Project will take two years to complete
Construction for the Noorda Center for the Performing Arts Building has begun. The $60million project is estimated to be completed in the spring of 2019.
Frank Young, associate vice president of facilities planning, said that the purpose of this building is not for classes, but for a performance space and is specifically for dance, theatre and music majors. According to him, UVU is one of the last of the state schools to receive a performance venue.
Last year, the building was originally planned to be 140,000 square feet, but is now expected to be 170,000 square feet and will include a black box theatre, an unadorned performance space.
The new building’s large spaces will help dancers find a new level of confidence, according to Ruth Crowder, a ballroom dance major.

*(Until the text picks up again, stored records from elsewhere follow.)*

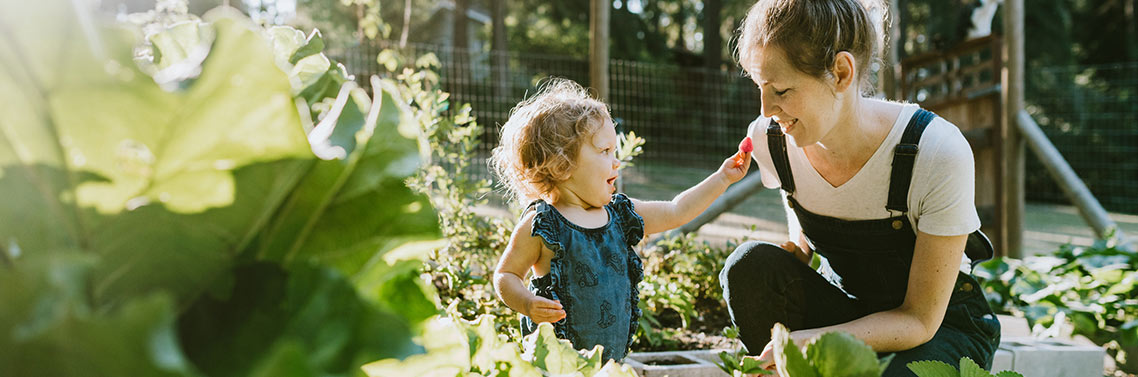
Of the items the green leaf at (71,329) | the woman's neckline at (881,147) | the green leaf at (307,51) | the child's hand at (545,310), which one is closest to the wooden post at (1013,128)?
the woman's neckline at (881,147)

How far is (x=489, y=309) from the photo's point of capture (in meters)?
2.64

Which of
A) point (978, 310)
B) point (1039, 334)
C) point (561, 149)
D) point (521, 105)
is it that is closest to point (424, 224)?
point (561, 149)

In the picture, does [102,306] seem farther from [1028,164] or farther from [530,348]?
[1028,164]

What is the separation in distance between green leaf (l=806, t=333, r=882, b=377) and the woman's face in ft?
5.13

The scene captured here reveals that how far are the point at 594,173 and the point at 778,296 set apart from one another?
652mm

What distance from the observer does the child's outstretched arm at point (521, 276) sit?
2051mm

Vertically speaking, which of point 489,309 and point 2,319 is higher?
point 2,319

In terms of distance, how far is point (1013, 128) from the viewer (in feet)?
18.3

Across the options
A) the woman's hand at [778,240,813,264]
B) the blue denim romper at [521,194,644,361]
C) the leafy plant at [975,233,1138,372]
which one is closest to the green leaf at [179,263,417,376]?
the blue denim romper at [521,194,644,361]

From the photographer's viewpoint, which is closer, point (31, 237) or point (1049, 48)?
point (31, 237)

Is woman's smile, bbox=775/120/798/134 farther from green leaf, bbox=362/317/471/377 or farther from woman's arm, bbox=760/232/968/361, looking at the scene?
green leaf, bbox=362/317/471/377

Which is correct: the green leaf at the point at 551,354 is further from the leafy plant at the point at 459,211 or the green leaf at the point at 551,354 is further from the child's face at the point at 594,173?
the leafy plant at the point at 459,211

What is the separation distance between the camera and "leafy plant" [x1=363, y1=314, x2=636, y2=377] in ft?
1.53

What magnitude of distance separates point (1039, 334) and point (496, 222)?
2.55m
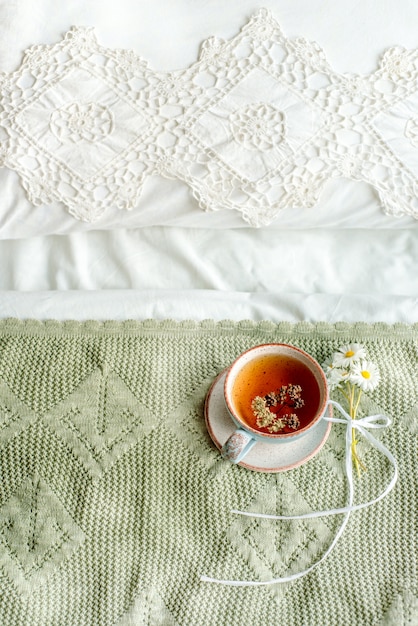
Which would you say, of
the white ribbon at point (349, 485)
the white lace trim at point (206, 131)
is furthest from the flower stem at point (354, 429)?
the white lace trim at point (206, 131)

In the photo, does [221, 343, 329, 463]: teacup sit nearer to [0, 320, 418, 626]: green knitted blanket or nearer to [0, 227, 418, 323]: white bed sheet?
[0, 320, 418, 626]: green knitted blanket

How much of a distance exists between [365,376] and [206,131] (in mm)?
428

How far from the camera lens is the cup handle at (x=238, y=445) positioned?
2.21 feet

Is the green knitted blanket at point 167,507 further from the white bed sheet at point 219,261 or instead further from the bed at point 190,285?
the white bed sheet at point 219,261

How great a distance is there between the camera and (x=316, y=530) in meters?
0.72

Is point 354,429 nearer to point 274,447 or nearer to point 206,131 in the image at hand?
point 274,447

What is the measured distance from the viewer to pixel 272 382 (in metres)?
0.74

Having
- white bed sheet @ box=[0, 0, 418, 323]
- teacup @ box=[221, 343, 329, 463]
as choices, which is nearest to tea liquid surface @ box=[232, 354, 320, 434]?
teacup @ box=[221, 343, 329, 463]

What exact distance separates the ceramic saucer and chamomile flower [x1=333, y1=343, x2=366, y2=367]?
64 millimetres

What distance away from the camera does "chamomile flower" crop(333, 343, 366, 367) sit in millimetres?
749

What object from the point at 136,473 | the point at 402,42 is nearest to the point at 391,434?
the point at 136,473

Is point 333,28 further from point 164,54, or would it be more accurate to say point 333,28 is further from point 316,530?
point 316,530

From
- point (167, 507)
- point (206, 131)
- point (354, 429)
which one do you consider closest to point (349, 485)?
point (354, 429)

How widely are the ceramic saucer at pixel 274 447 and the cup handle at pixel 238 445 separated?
1.3 inches
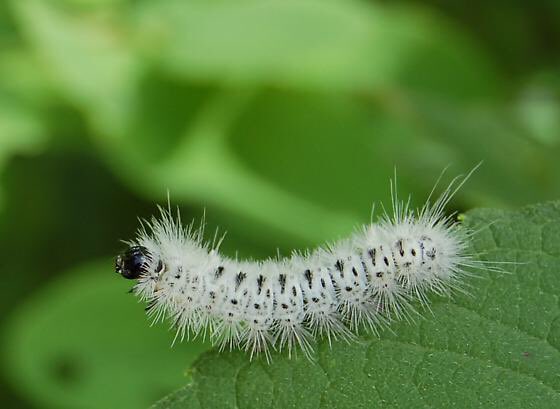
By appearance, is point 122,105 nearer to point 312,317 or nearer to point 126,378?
point 126,378

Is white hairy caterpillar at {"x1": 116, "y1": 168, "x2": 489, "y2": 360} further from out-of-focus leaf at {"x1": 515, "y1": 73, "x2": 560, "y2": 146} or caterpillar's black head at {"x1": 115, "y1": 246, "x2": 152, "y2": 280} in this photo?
out-of-focus leaf at {"x1": 515, "y1": 73, "x2": 560, "y2": 146}

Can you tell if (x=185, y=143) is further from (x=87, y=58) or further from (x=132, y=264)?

“This building will give dancers a big place to perform in front of a large audience, unlike the small and cramped studio spaces we have now,” Crowder said.
102 parking spaces will be lost permanently from this project, but Young encouraged students to use the M-29 lot, which contains 468 yellow-permit parking spaces. Due to the construction, lots M-24 and part of lot M-23 will be blocked off. There will be 261 lost parking stalls on the east side of the Gunther Technology Building.
According to Young, the construction is affecting the way printing services transports mail because of the relocation of water lines and how printing services have had to use the elevator in the GT Building.
“Printing was without the use of the road for a little over a week. The road was unusable today. Layton Construction will help them with deliveries on the dirt road,” Young said.
All music faculty and some theatre have also lost their faculty annex on the southeast side of campus. Young said that they have new offices built for them on the third-level of the Sparks Automotive Building and that contractors created pathways from the GT building.
Geoff Griffin, English major and music librarian, works in the performance library located in the GT Building and said that it’s always a benefit for students of a specific major to feel like they have their own space.
“Perhaps especially in the case of students studying music and the performing arts since rehearsing lines or memorizing music in a crowded hallway is less than ideal. Having a new building means that those taking private lessons, for example, don’t have to try to run through arpeggios across from the very noisy auto-body shop,” Griffin said.
Young also said there will be an outdoor pathway with stairs that connect the east side of the Woodbury School of Business and the south side of the GT Building.